The present work, according to the author, concerns ‘the values and objectives that shaped how the cardinals and others engaged in electing the pope’ (5). The key theme, perhaps, is the tension between a formal papal absolutism and the elective principle. The nub of the issue was papal dynastic aspirations. After the death of Paul III in 1534, the attempt by popes to carve out ‘principalities’ (autonomous duchies and archduchies) for their families in Italy was abandoned. Henceforth the objective was to establish them as princely dynasties in Rome, with at least one representative in the College of Cardinals at any given time; this was to be combined with intermarriage with other Roman and, more widely, Italian princely families. Popes from the same family were never elected in immediate succession. In a context of intense but unstable factionalism and heady speculation, cardinals in Conclave sought to secure the election of men whom they hoped would not, as sovereign pontiffs, divest them of their offices in the Curia and the Papal States. A pope would award red hats to men whom he trusted would prove loyal to his own dynasty, thereby normally making the official Papal Nephew the most powerful faction head in the next Conclave. Alliances in Conclave, however, were volatile and electoral outcomes accordingly unpredictable. This made electors play for safety, plumping for candidates who were unlikely to be new brooms and unlikely to live too long. Popes would be reluctant to alienate cardinals promoted by their predecessors through assertive action and threats to vested interests; nothing like Pius IV’s attack on the Carafa was repeated. Thus the elective principle, Pattenden argues, imposed limits on papal absolutism and made for stasis in the papal institution. However, this was only one factor here. Others limiting papal initiative and innovation were venality (official sale of office), the increasing bureaucratization and routinization of papal government in the late seventeenth century in the face of an increasing complexity of business such as no individual pope could master, and, thirdly, growing public debt which forced the Papacy to mortgage resources as collaterals for loans. Here the book branches out widely in its concluding sections.
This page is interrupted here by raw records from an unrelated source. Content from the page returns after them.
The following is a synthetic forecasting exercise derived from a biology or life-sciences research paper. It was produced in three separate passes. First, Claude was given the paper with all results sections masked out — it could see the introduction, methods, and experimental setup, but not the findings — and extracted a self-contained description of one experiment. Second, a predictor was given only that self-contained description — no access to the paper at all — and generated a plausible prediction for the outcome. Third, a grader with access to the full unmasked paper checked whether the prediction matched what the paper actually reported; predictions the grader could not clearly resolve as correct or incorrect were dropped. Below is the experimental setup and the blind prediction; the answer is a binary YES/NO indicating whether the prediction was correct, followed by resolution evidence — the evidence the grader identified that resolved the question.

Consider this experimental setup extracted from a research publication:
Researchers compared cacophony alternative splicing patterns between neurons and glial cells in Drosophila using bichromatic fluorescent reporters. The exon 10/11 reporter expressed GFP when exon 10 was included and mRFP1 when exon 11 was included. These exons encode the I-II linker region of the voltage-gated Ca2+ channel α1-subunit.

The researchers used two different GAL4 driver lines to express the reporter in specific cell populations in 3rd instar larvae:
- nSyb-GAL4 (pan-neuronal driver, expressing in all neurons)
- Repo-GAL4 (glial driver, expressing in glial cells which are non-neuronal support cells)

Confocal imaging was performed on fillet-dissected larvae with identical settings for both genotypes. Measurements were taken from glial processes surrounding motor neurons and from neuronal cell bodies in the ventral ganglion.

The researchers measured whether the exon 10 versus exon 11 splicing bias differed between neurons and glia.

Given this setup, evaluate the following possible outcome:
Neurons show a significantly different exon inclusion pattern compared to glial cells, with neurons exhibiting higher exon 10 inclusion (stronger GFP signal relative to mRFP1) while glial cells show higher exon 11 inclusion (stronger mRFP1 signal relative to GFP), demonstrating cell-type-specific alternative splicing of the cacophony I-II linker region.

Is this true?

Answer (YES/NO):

In his earlier work of 2013, Pius IV and the Fall of the Carafa: Nepotism and Papal Authority in Counter-Reformation Rome (reviewed in EHQ 44(4)), Pattenden questioned whether Pius’ lethal attack on his predecessor’s ghastly relatives was really motivated by reforming intentions, seeing it, rather, as a peculiarly savage episode in the historic power-struggle between Pope and Sacred College; it was a measure designed to intimidate the latter. A similar scepticism marks his account here of papal legislation on election procedures. Unlike Wassilowsky, he does not see the regulation of 1621–1622 as a high point in some grand narrative of papal reform. In the examination of factions, Visceglia’s account is more helpful regarding their international context. Presumably Pattenden was concerned to avoid duplication. Broadly, this is a most valuable work in English on broad aspects of papal history, not least in the seventeenth century, which is not particularly well covered in that language.